It was decorated with independent film awards in 2012, including the Waldo Salt Screewriting Award from Sundance, the Overlooked Film of the Year from Phoenix Film Critics, the Independent Spirit Award for Best First Screenplay, and an ALMA Award to Aubrey Plaza for her dynamite performance as a Seattle-based magazine intern named Darius.

“Safety Not Guaranteed,” which is about a team of journalists who chase after a story from a classifieds ad seeking a partner to travel through time, is as ambitious as film’s come these days and it delivers. Its stars, including the award-winning Plaza, are each excellent in their own right.

Plaza plays Darius, a young intern who has a lot to say but is on the verge of losing any aspirations. Jake Johnson plays Jeff, a hilarious Escalade-owning journalist who battles with the limitations of his age. Mark Duplass plays Kenneth, the one who posted the classifieds ad.

The film is as creative as it is surprisingly heartfelt, as Darius’ interest in Kenneth grows from professional, to surprising, to friendly, to emotional. Plaza and Duplass are wonderful together, shining in one scene when Kenneth puts Darius through extensive gun training and another when Darius comforts Kenneth who is embarrassed about his fake ear.

Plaza alone carries this movie and earns her ALMA Award. She’s lightning in a bottle.

Johnson is excellent, carrying his character through a number of solo scenes. He’s supposed to be the serious journalist, but he uses the the team’s undercover trip as a vacation to hook up with one of his old main squeezes. He’s admirable, though, battling with the realization that he can’t do the same things he used to, so he finds solace in helping 21-year-old Arnau, played by Karan Soni, live it up while he still can (cough, cough, he gets him laid).

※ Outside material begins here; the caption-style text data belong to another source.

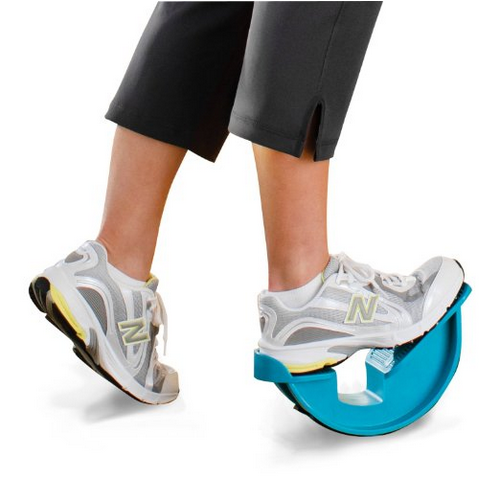 FootSmart SmartFlexx Stretching Device
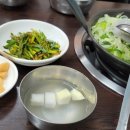 원조부산할매낙지볶음 이미지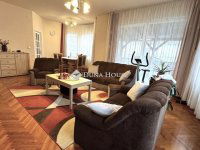 Eladó családi ház, Debrecenben 220 M Ft, 5 szobás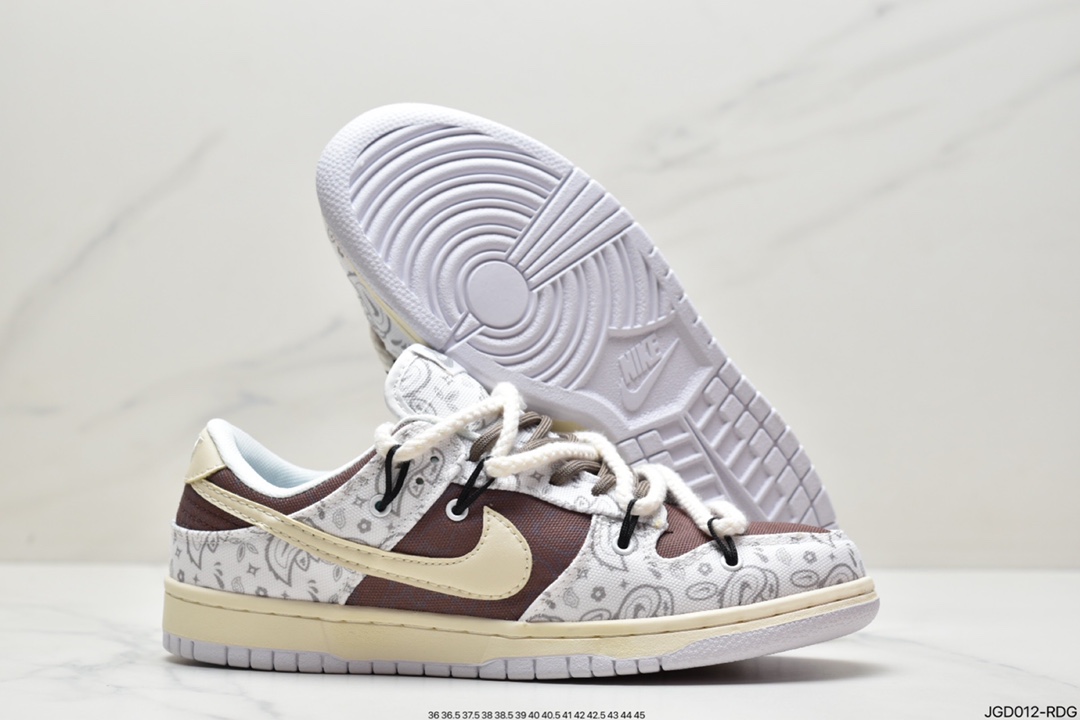 Dunk(low)-W-775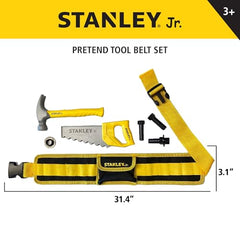 Red Toolbox screwdriver for kids supports safe learning and hands-on projects.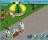 Golden Ticket: An Amusement Park Sim Game - screenshot #6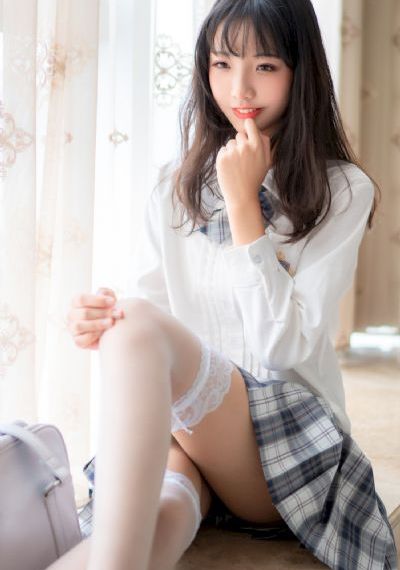 91啦中文在线观看_BD韩语高清在线观看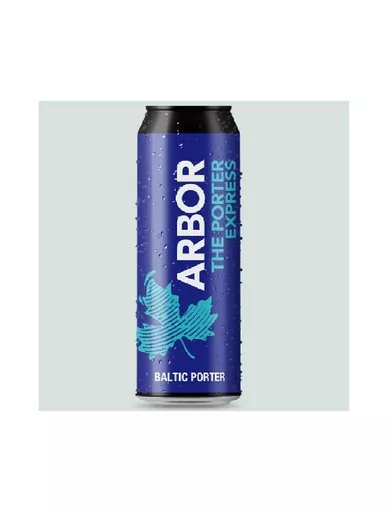 arbor_the_porter_express.jpg?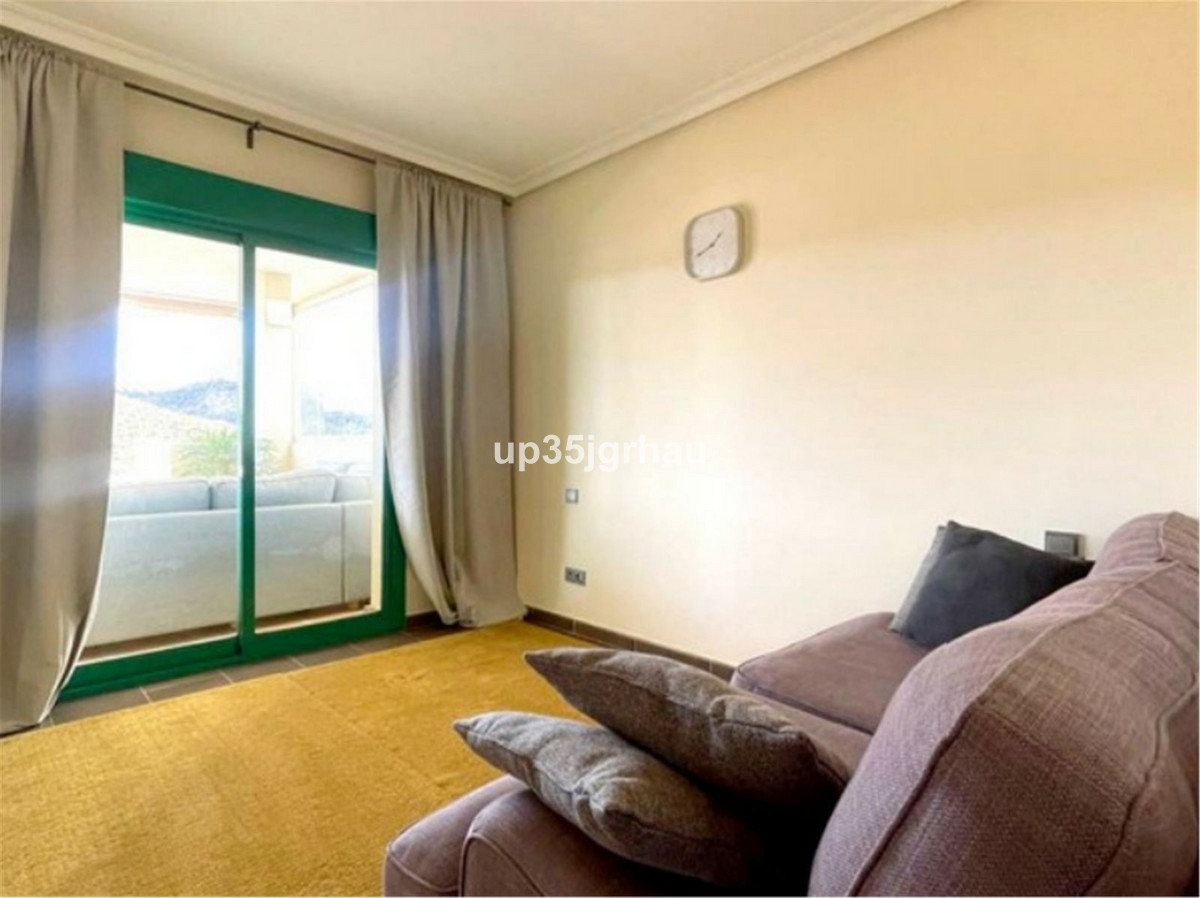 Penthouse te koop in Selwo | 2 slaapkamers H5444311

The screenwriter, Derek Connolly, openly plays with the idea that everyone thinks Kenneth is crazy for thinking he can time travel—although, he says he’s done it before—which is an important aspect of the film because the more truth that comes out about what is happening, the more invested we and the characters become in the whole idea.

Connolly is creative and inventive in his writing, especially for his first go-round. The movie establishes the clever item of a tin box, which would contain letters from the past if Kenneth or Darius gets hurt or something happens during their time traveling. Moreover, the script plays with the mystery behind two things: Kenneth’s reason for going back to 2001 and what’s in Kenneth’s garage. When we finally find out each, it’s quite miraculous. Really something.

Common sense tells us time traveling isn’t real, but the further into the movie we get the more we want it to be true—and the same is being felt by the characters; in fact, they realize Kenneth may have some chops when they realize he’s actually being followed by governmental employees. Following their realization, Kenneth in one car, agents in another, and Jeff, Darius and Arnau in another, we get a hilarious and ironic 15-miles-per-hour car chase.

“Safety Not Guaranteed” is quite incredible, whether we’re talking about the actors, writing or the idea. It’s the kind of film that’s few and far between the usual crap that hits theaters these days and serves as a reminder that independent films can really entertain and push the envelope. “Safety Not Guaranteed” does it right, at least reminding us to keep our eyes open because you never know when you’ll stumble upon the chance of a lifetime in the classifieds.